Extrait du document
____

5 / L'horizon / Outrages et ravissements /
En août 2015 eut lieu à Bruxelles un festival international de danse contemporaine aux "Brigittines" dont la thématique s'intitulait Outrages et ravissements. Son directeur artistique, Patrick Bonté, a su exprimer de manière limpide dans sa présentation du festival ce qui fait ici aussi l'esprit au cœur de ces collections.
« Si, à tout instant de notre vie, nous pouvons être saisis par la beauté, il est des moments où le ravissement qu’elle nous
inspire comporte aussi une part trouble, qui perturbe notre émotion. Ou plutôt qui la rend plus complexe, plus incertaine, plus riche. C’est
alors que nous vacillons, pris dans des intensités qui semblent hors nature et qui laissent entrevoir un visage inconnu de l’existence. C’est par l’outrage asséné au banal, au confort des sens et de la raison, à la beauté elle-même lorsqu’elle n’aspire qu’à dormir dans des draps propres,
que quelque chose tremble et vit. La scène peut se faire le témoin de ce mouvement et les artistes, les ambassadeurs de nos enchantements.

____

Données brutes
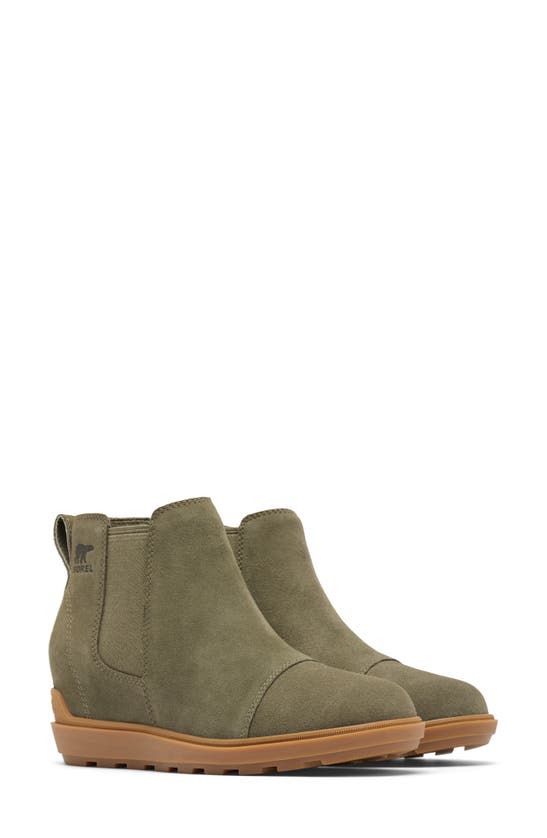 Sorel Evie Ii Chelsea Bootie In Stone Green/ Gum 2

____

Consigne
Réécrivez plus brièvement le paragraphe de l'extrait qui commence par « En août 2015 eut lieu », en conservant ses faits principaux. Le matériel fourni n'est pas nécessaire.

Réponse attendue
En août 2015, Bruxelles a accueilli aux « Brigittines » un festival international de danse contemporaine sur le thème « Outrages et ravissements ». Dans sa présentation, son directeur artistique, Patrick Bonté, a clairement exprimé l'esprit qui est aussi au cœur de ces collections.